**Short exercise A**
Could you print the passage on removal officers from "[19]           Although the" up to and including "to defer removal."?
**Short exercise B**
Can you rewrite the paragraph of the passage on removal officers that begins "I am in complete agreement" in a shorter form that keeps its main facts?

**Passage provided**
--------

11  I am in complete agreement with the view expressed by Dawson J. In my opinion, Baker does not require a removal officer to undertake a substantive review of the children's best interests, including the fact that the children are Canadian. This is clearly within the mandate of an H&C officer. To "read in" such a mandate at the removals stage would, in effect, result in a "pre H&C" application, which in my opinion, is not what the law requires. Section 48 of the Immigration Act provides the following: "Subject to sections 49 and 50, a removal order shall be executed as soon as reasonably practicable." Sections 49 and 50 deal with statutory stays of execution in certain defined circumstances; for instance, where an applicant has filed an appeal which has yet to be heard and disposed of, or where there are other proceedings.

 

 

[19]           Although the H & C application in Simoes related to children, the case stands for the principle that an enforcement officer is not required to address the merits of an H & C application when assessing a request to defer removal.

--------

**Records shown**
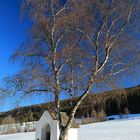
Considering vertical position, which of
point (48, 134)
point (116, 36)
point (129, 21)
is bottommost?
point (48, 134)

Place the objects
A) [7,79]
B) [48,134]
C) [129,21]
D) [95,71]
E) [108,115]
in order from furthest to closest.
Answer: [108,115]
[48,134]
[129,21]
[95,71]
[7,79]

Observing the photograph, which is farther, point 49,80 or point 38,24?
point 38,24

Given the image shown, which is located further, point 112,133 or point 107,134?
point 112,133

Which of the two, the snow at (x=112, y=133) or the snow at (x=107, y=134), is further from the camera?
the snow at (x=107, y=134)

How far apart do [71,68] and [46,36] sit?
1387 millimetres

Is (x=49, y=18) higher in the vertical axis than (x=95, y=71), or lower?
higher

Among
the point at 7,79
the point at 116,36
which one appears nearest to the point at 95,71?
the point at 116,36

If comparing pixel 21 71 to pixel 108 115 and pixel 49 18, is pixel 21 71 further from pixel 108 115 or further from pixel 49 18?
pixel 108 115

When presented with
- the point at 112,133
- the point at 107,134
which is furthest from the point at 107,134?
the point at 112,133

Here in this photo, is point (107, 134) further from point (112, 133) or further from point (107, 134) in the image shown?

--------

**Answer A**
[19]           Although the H & C application in Simoes related to children, the case stands for the principle that an enforcement officer is not required to address the merits of an H & C application when assessing a request to defer removal.

**Answer B**
The writer agrees with Dawson J that Baker does not require a removal officer to undertake a substantive review of the children's best interests, including the fact that they are Canadian. That review falls within an H&C officer's mandate. Reading such a mandate into the removals stage would in effect create a "pre H&C" application, which the writer holds the law does not require. Section 48 of the Immigration Act provides that, subject to sections 49 and 50, a removal order shall be executed as soon as reasonably practicable. Sections 49 and 50 set out statutory stays of execution in certain defined circumstances, such as an appeal not yet heard and disposed of, or other proceedings.